1. Seems to be running out of swap at the time of the crash. Memory: 31.9G real, 4.0G free, 37.7G swap in use, 2.4G swap free
Update: added 50 G swap on 19/11 - Memory: 31.9G real, 3.4G free, 38.0G swap in use, 52.8G swap free


2. Application Support is identifying what the wlshell process does – it seems to be a Weblogic server monitoring script running every 10 minutes under cron.


3. Library=/platform/sun4v/lib/libc_psr.so.1 Are there any known issues with this library on solaris 10 or T2000? Support to query SUN


The libc_psr libraries implement platform-specific, optimized versions of block copy and move routines from libc, such as memcpy(). On UltraSPARC machines, these routines are coded in assembler, and use block load and store ASI's, prefetch, and other tricks for better performance.


Root Cause

Sun identified that the issue was related to known bugs in JDK 142_03 and running an old version of libc_psr.so

The ( a) type error as seen in hs_err_pid6216_18111030.log the error was a know java bug with the j2sdk1.4.2_03 and the bug is identified as :


Bug ID: 4927116 fixed in 1.4.2_04 Synopsis Regression: 1.4.2 JVM core dumps in ClassLoader.defineClass0()

Actions

1. Immediate action is to upgrade to JDK 142_18

2. Also identified that all 5 core dumps were created by sh scripts running under crontab.
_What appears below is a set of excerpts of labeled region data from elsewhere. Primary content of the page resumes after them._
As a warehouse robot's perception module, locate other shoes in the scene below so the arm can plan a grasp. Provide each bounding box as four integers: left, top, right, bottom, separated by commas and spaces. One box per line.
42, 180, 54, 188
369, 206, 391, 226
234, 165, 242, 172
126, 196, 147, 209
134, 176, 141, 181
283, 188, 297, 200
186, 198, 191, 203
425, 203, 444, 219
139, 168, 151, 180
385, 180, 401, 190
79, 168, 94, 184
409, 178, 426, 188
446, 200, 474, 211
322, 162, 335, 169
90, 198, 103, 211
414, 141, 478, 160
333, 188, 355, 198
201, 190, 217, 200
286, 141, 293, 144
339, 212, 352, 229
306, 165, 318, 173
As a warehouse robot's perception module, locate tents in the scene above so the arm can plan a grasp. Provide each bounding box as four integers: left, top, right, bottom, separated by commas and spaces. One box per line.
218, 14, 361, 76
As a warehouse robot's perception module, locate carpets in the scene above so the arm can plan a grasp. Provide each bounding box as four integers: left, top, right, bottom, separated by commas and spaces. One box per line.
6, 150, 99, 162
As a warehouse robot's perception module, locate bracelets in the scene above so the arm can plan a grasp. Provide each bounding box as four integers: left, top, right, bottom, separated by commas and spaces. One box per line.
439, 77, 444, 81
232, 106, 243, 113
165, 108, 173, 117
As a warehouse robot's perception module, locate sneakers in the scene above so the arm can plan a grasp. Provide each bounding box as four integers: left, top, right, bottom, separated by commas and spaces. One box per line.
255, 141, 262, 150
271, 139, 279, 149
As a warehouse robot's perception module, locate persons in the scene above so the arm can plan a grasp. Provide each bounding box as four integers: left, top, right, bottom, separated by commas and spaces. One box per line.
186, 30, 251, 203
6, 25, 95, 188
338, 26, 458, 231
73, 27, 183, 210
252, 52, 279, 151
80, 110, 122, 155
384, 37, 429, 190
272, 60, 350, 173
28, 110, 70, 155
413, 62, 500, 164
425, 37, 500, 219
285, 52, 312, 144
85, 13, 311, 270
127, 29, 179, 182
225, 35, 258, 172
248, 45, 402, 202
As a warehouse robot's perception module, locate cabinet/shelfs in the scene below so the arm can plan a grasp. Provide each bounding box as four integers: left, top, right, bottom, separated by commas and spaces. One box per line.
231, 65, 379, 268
Further analysis showed that there were cron jobs running every 15 mins on each of the zones - and this puts a load on system resources especially around memory consumption in the JVM and sufficient unhanded exceptions between the java virtual machine and the operating system could cause the then dead locked JVM to terminate .


Thus the 2nd resolution was to offset the start time of each cron job - to try and ensure no two jobs run on the same Global Zone at the same time.


Old Timings:

0,15,30,45 * * * * /export/home/Handlers.sh > /tmp/Handcheck
0,15,30,45 * * * * /export/home/Average_response_time.sh > /tmp/Avgcheck
0,15,30,45 * * * * /export/home/Msg_In_and_Out_count.sh > /tmp/Mescheck
0 0,1,2,3,4,5,6,7,8,9,10,11,12,13,14,15,16,17,18,19,20,21,22,23 * * * /log/zipper.sh


New Timings:

1,16,31,46 * * * * /export/home/Handlers.sh > /tmp/Handcheck
2,17,32,47 * * * * /export/home/Average_response_time.sh > /tmp/Avgcheck
3,18,33,48 * * * * /export/home/Msg_In_and_Out_count.sh > /tmp/Mescheck
4 0,2,4,6,8,10,12,14,16,18,20,22 * * * /log/zipper.sh


Also knocking off unnecessary cron jobs from the box to reduce the load.